Healing Land, Healing People

PSU, NAYA collaboration seeks to advance Native student success

Instructor and students pulling weeds from garden
Students in “Indigenous Gardens and Food Justice” class work in the NAYA herb garden (Angelo Baca)

At Portland State, Native Americans make up just 1% of the student body, and the successful recruitment, retention and graduation of first-year Native students lags behind other groups on campus. In a new initiative, PSU will seek to improve the outcomes and experiences for Native students with the help of a $75,000 grant from Oregon's Higher Education Coordinating Commission (HECC).

The grant is part of a larger effort by HECC to help eliminate disparities in postsecondary education success rates between Oregon's overall student population and Black/African-American, Hispanic/Latinix, Native American/Alaskan Natives, and Native Hawaiian/Pacific Islanders learners.

PSU's Indigenous Nations Studies department, in collaboration with the OHSU-PSU School of Public Health and the Native American Youth and Family Center (NAYA), will take a multi-faceted approach with the goal of increasing successful student recruitment by 30%, increasing the first-year retention of freshmen from 57.7% to 76%, and increasing the first-year retention of transfer students from 76.1% to 85%.

"They recognized and we recognized it was an important opportunity to reach out to our next generation of Indigenous youth in the Portland metro area and support them transitioning from high school to college and support their needs when they arrive in college," said Judy Bluehorse Skelton, an assistant professor of Indigenous Nations Studies.

Tamara Henderson, director of youth and education services at NAYA, said it starts with students envisioning themselves as college bound and being exposed to potential careers. 

Bluehorse Skelton will lead students from NAYA's alternative high school, Many Nations Academy, through a series of in-person and Zoom workshops focused on Indigenous Traditional Ecological and Cultural Knowledge (ITECK), a body of knowledge, practices and beliefs acquired over time about the relationship of living beings (human and non-human) with one another and with the environment. Bluehorse Skelton centers ITECK in her classes and in her work with government agencies to restore and reclaim wetlands, savannahs, and forests in the Portland metro region — and these workshops provide NAYA students with that same hands-on experience. 

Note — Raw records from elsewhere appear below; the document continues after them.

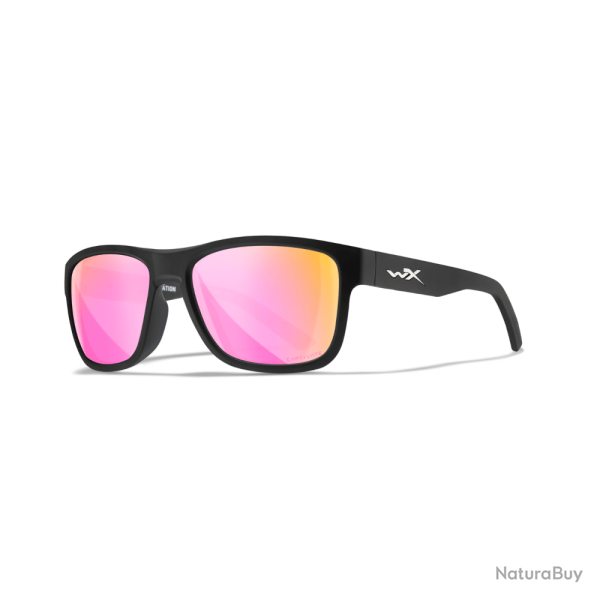 Lunettes Wiley X WX Ovation polaris�es Captivate avec coques lat�rales Rose
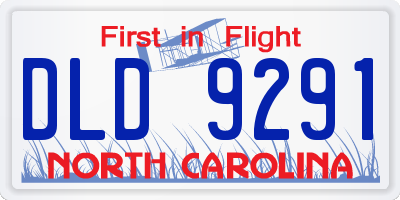 NC license plate DLD9291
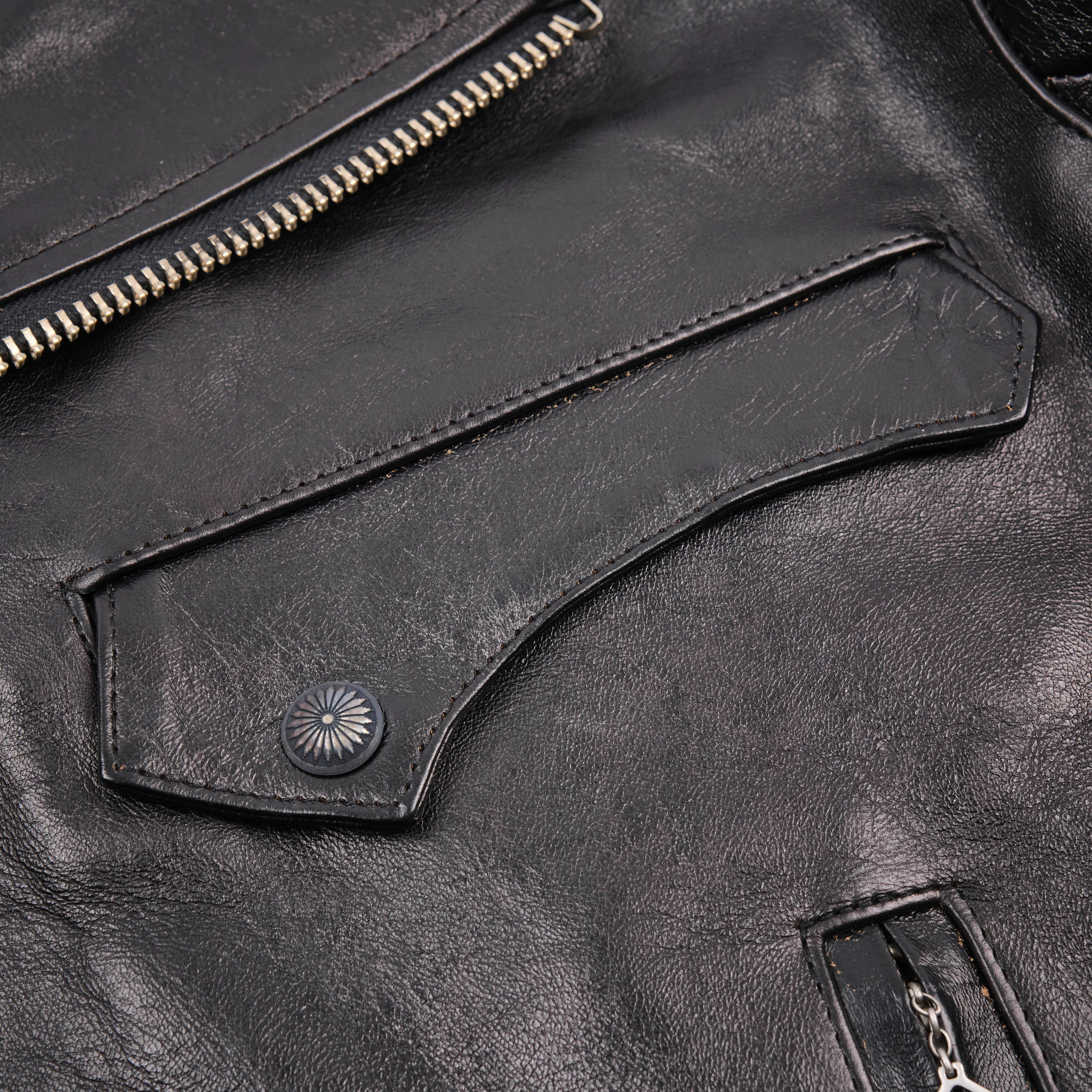 Mooch Moto Jacket Maryam Tannery Black Magic Horsehide V2 - Image 6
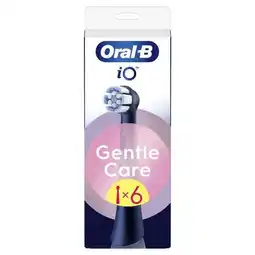 Etos Oral-B iO Gentle Care Opzetborstels Zwart 6 Stuks aanbieding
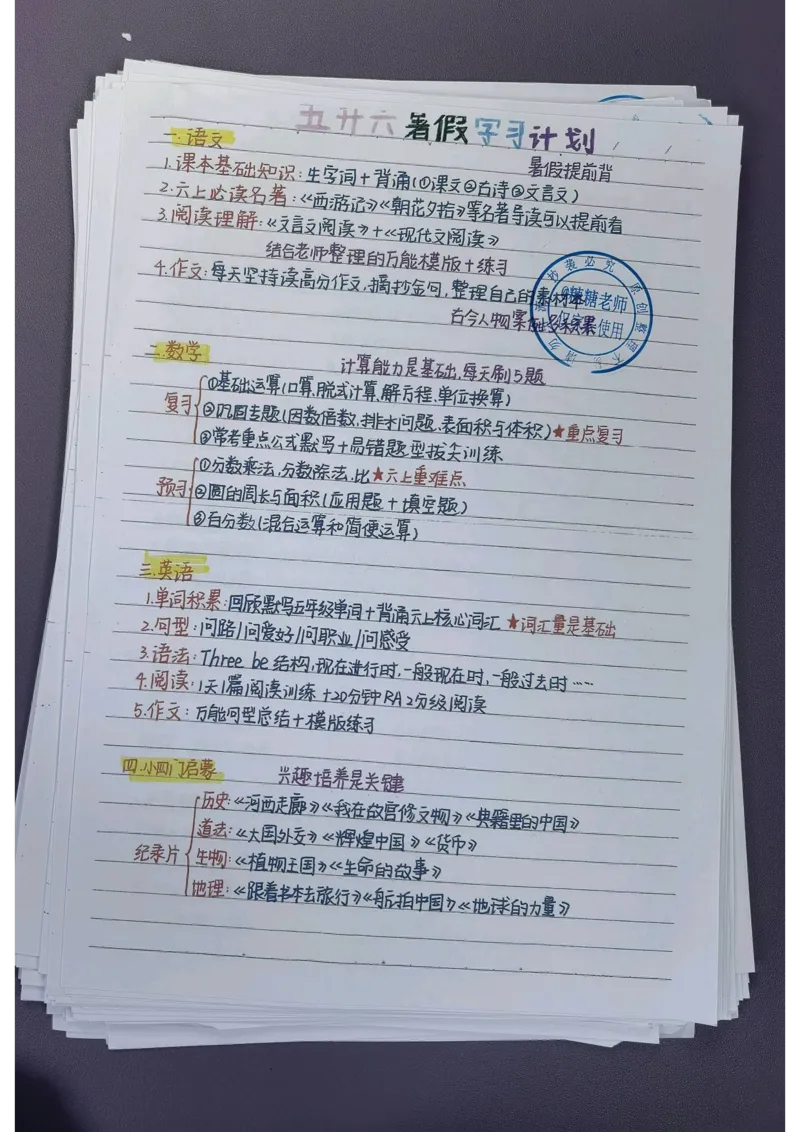 6年级重点笔记(1)(pdf.io)_小学全网线上同款资料_49号文件5-6数学语文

"Folks don't necessarily think that these courses, opportunities and experiences in the field with Native community members, tribes and other partners are available in higher ed," she said.

Students can be exposed to career paths they may not have otherwise discovered, including positions with local and federal agencies and organizations that integrate Indigenous science and ecological knowledge into land management activities. "These are careers that we're developing within a number of agencies and organizations."

During the workshops, two PSU students will also serve as peer mentors, sharing their own stories, academic journeys and career motivations. 

"They listen to their peers," Henderson said. "These are Native students who look like them and have had similar experiences as they and their families have had. They can show them that higher ed is possible."

In much the same way that ITECK requires an intimate and long-term commitment to the land, the project partners are committed to building out a strong, long-term relationship and pathway for Native youth to come and thrive at PSU.

Working with admissions, the partners will support campus welcome and orientation events for Native students and their families to connect them with culturally relevant campus and community resources as well as mark and celebrate their transition into college.

To help create a more welcoming campus climate, the partners will develop an onboarding training for nearly 200 graduate assistants in PSU's College of Liberal Arts and Sciences — and ultimately, for all university employees — that promotes decolonization and anti-racism. The training will provide lessons in relevant Pacific Northwest history, confronting implicit bias and developing inclusive curricula that counters settler colonial logic and de-centers whiteness.

"When we take an Indigenous approach to projects, whether it's education or healthcare, it's for the benefit of all of our relations," Bluehorse Skelton said.

The other partners include Kelly Gonzalez, an associate professor of community health in the OHSU-PSU School of Public Health; Ted Van Alst, chair of Indigenous Nations Studies and director of the School of Gender, Race and Nations; Suzanne Estes, associate professor of biology and interim associate dean of research and undergraduate engagement in the College of Liberal Arts and Sciences; and Todd Rosenstiel, dean of the College of Liberal Arts and Sciences.